◆ Stated problem ◆
Pick out every line in the records below that contains the word "joint", and copy each of those lines in full.

== Data supplied ==

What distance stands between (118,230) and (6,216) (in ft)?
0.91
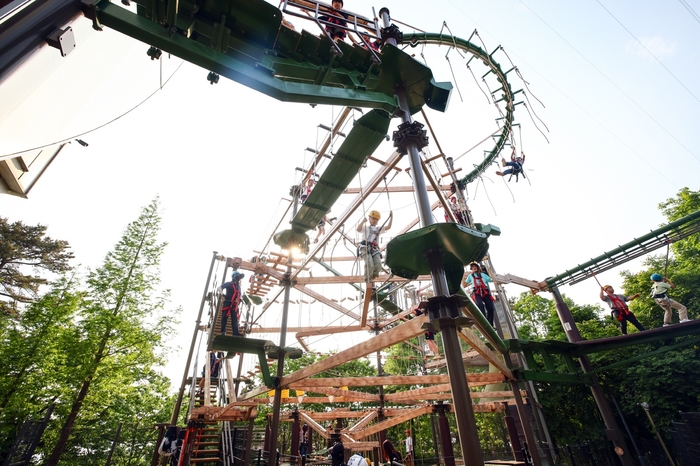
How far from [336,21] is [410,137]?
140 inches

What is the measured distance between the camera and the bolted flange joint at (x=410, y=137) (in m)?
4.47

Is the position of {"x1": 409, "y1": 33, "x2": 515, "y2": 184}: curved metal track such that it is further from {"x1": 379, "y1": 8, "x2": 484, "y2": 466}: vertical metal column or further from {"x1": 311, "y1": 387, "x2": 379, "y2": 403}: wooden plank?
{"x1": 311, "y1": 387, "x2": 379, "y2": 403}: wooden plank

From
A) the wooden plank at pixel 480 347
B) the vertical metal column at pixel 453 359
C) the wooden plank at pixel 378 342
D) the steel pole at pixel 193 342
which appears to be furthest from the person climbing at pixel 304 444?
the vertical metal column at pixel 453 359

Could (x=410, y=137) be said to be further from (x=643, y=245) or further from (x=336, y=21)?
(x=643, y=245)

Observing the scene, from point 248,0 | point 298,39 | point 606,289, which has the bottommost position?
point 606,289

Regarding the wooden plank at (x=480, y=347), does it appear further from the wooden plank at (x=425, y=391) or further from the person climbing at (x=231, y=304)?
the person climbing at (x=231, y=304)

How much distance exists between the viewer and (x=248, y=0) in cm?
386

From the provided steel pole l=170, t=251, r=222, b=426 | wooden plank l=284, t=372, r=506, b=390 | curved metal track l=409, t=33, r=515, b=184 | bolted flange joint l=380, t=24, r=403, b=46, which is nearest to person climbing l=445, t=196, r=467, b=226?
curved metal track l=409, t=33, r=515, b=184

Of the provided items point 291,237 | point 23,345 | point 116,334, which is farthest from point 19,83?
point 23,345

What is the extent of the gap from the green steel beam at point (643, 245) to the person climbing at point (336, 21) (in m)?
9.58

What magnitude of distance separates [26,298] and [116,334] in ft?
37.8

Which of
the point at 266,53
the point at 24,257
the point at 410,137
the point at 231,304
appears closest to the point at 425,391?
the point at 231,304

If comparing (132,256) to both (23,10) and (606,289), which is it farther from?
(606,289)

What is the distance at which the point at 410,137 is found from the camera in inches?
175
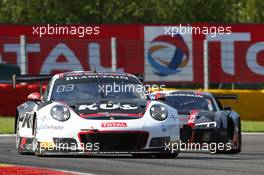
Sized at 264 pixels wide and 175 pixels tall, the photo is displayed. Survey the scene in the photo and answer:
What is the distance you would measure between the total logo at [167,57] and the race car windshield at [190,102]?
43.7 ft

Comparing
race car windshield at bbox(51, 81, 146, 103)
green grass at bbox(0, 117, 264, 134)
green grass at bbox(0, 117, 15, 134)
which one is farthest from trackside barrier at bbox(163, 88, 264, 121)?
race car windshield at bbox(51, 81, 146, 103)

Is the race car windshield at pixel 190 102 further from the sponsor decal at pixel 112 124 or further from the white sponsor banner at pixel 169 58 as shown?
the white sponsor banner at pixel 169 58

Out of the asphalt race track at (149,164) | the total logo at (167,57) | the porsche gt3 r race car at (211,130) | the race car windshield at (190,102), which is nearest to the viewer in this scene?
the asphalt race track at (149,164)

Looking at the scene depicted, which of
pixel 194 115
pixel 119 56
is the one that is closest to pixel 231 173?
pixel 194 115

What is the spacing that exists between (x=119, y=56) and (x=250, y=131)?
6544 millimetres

===
== Data supplied ==

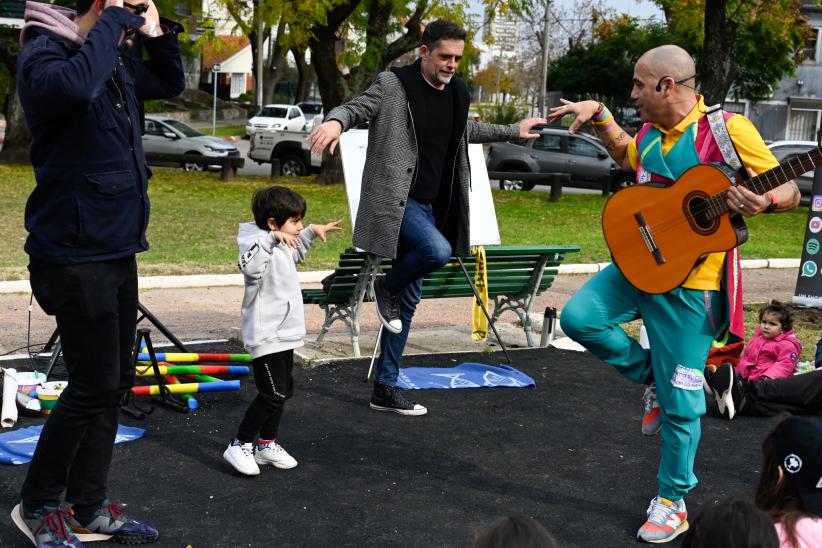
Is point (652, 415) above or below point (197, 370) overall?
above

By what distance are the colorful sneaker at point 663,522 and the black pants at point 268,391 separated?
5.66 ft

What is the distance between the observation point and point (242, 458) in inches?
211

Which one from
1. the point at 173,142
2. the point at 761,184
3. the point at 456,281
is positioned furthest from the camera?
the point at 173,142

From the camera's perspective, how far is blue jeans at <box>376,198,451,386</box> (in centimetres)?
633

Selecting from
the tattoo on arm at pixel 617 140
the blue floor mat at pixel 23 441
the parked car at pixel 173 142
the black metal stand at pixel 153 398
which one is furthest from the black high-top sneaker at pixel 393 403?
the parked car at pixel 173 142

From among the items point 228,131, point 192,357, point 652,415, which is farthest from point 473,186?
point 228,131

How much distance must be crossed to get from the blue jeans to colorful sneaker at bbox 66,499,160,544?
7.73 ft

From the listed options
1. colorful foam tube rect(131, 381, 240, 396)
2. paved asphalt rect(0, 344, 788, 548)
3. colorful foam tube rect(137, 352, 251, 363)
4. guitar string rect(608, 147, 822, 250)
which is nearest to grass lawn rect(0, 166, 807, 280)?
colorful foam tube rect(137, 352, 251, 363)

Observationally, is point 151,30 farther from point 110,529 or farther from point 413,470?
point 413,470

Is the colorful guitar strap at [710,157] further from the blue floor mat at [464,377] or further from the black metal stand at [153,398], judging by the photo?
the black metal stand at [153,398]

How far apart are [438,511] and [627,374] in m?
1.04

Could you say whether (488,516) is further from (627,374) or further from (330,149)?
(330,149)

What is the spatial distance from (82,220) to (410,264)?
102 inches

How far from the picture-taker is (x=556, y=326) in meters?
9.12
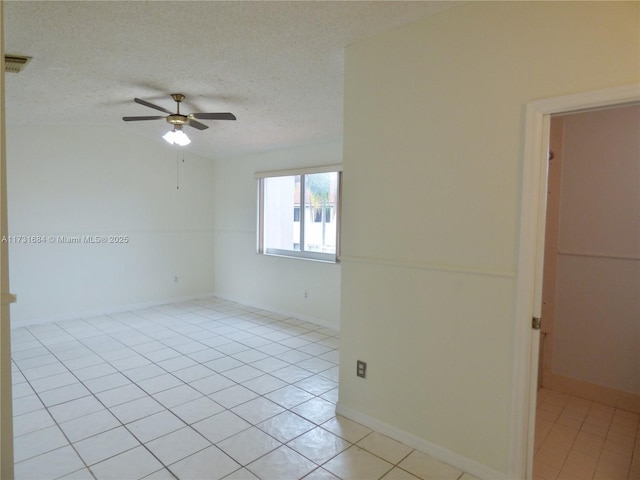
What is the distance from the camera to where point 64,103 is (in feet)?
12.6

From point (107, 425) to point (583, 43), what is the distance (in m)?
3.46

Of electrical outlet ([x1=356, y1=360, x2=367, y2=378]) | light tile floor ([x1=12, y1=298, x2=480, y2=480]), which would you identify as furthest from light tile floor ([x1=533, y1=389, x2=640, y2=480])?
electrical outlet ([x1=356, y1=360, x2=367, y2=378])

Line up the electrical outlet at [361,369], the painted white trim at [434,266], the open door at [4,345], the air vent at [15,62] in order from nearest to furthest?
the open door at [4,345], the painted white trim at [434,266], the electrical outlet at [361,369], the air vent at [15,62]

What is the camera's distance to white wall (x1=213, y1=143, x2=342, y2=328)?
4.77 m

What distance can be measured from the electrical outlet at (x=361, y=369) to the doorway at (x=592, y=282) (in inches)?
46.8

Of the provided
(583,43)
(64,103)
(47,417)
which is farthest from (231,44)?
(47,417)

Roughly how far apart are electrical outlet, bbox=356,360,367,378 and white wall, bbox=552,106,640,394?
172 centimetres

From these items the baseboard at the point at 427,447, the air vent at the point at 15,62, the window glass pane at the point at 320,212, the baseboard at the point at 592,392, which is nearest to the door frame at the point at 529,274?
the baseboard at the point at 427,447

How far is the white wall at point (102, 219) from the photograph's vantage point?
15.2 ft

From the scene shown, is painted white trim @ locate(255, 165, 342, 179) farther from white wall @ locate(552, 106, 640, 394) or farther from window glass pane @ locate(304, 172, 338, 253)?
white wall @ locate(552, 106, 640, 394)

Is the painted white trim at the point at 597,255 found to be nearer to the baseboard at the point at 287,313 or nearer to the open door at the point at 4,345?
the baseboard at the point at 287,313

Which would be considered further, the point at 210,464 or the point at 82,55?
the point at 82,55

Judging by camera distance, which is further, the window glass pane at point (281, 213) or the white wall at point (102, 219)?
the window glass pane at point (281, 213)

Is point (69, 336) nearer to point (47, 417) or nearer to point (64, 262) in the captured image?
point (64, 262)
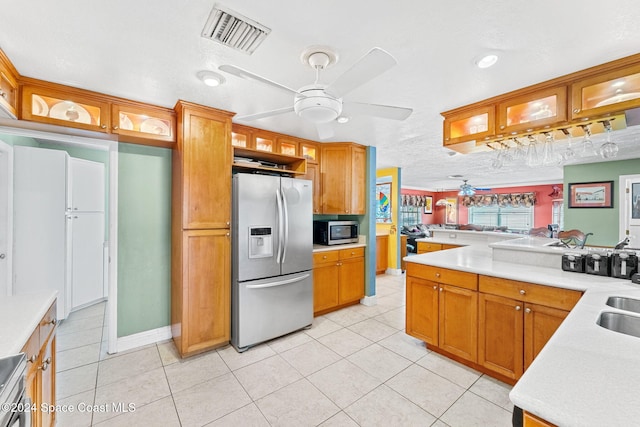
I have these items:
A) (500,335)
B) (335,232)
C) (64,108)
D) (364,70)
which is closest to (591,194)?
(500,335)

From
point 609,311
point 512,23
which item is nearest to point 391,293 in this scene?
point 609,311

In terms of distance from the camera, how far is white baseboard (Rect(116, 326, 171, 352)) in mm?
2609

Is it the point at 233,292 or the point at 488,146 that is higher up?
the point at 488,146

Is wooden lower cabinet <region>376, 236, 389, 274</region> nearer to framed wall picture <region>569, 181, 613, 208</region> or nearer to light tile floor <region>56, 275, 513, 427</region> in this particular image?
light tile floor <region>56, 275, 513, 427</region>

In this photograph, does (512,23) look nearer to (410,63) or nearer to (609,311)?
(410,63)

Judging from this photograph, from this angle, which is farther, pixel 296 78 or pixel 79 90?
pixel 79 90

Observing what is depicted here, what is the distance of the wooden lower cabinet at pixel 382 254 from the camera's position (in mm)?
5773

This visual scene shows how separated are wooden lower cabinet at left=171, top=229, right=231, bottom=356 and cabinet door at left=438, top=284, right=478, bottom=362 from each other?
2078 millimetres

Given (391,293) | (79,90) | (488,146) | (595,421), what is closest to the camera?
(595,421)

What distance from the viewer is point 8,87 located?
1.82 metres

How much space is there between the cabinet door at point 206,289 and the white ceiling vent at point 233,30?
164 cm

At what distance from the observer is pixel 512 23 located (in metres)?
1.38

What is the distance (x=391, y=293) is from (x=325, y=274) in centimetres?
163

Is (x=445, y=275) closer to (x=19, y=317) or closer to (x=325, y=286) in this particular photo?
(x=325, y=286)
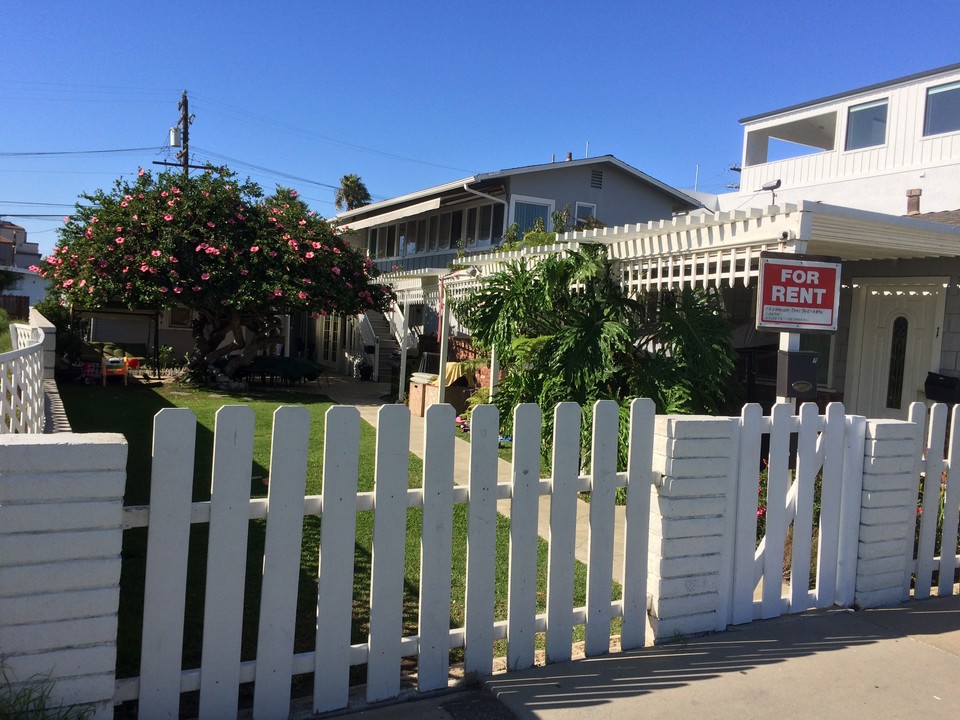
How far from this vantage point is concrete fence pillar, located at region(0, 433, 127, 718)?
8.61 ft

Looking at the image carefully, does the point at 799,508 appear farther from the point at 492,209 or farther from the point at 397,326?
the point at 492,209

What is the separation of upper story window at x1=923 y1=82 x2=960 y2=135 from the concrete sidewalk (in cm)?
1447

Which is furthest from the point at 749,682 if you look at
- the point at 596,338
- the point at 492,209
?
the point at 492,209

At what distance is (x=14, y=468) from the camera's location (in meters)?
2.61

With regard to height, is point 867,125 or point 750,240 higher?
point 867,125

===
== Data supplied ==

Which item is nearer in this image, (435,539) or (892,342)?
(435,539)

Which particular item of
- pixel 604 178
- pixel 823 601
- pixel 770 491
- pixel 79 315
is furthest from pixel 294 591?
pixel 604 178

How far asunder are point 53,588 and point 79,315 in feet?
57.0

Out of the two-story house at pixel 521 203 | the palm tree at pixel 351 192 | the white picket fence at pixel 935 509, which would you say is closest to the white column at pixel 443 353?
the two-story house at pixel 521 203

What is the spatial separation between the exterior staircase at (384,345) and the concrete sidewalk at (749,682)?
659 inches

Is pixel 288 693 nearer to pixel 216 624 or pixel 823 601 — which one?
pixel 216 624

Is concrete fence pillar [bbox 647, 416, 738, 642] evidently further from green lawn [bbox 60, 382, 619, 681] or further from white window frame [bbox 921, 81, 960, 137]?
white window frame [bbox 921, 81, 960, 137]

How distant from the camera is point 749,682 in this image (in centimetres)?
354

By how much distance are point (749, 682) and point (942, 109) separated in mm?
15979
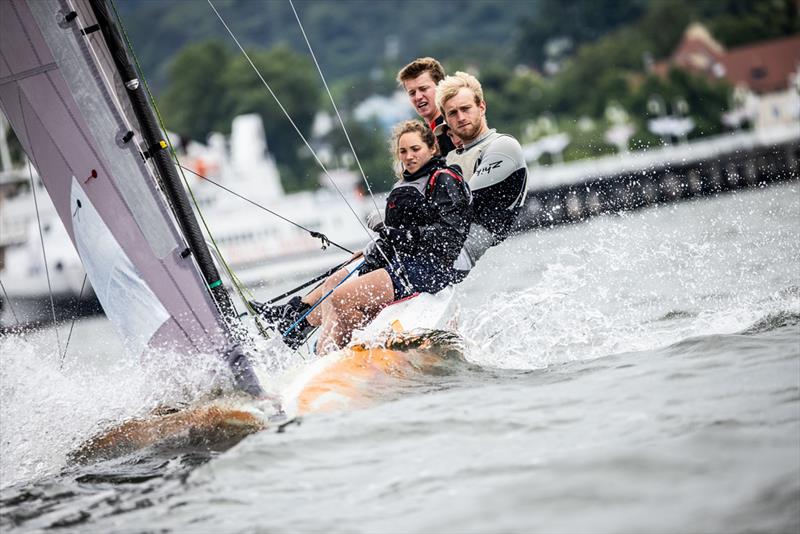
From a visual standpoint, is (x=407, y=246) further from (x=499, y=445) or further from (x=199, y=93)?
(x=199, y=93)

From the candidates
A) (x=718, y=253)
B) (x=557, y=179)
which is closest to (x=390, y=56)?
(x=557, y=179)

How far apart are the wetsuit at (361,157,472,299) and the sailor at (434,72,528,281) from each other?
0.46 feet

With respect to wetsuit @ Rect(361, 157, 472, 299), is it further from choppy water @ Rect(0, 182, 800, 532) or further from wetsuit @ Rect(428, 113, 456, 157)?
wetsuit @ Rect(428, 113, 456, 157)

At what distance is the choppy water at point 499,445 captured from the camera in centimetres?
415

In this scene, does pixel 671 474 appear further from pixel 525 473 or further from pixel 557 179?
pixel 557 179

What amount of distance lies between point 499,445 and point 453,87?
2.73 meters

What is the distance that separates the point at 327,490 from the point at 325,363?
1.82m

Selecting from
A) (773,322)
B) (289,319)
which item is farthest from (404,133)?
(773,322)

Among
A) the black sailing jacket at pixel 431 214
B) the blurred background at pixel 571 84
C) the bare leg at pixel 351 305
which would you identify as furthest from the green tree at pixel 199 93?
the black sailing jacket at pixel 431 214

===

◆ Result for this task ◆
What is the measured distance between the camera and the bolted flange joint at (x=410, y=137) (in m)?
From the provided steel pole l=170, t=251, r=222, b=426 | wooden plank l=284, t=372, r=506, b=390 | curved metal track l=409, t=33, r=515, b=184 | bolted flange joint l=380, t=24, r=403, b=46, which is nearest to person climbing l=445, t=196, r=467, b=226?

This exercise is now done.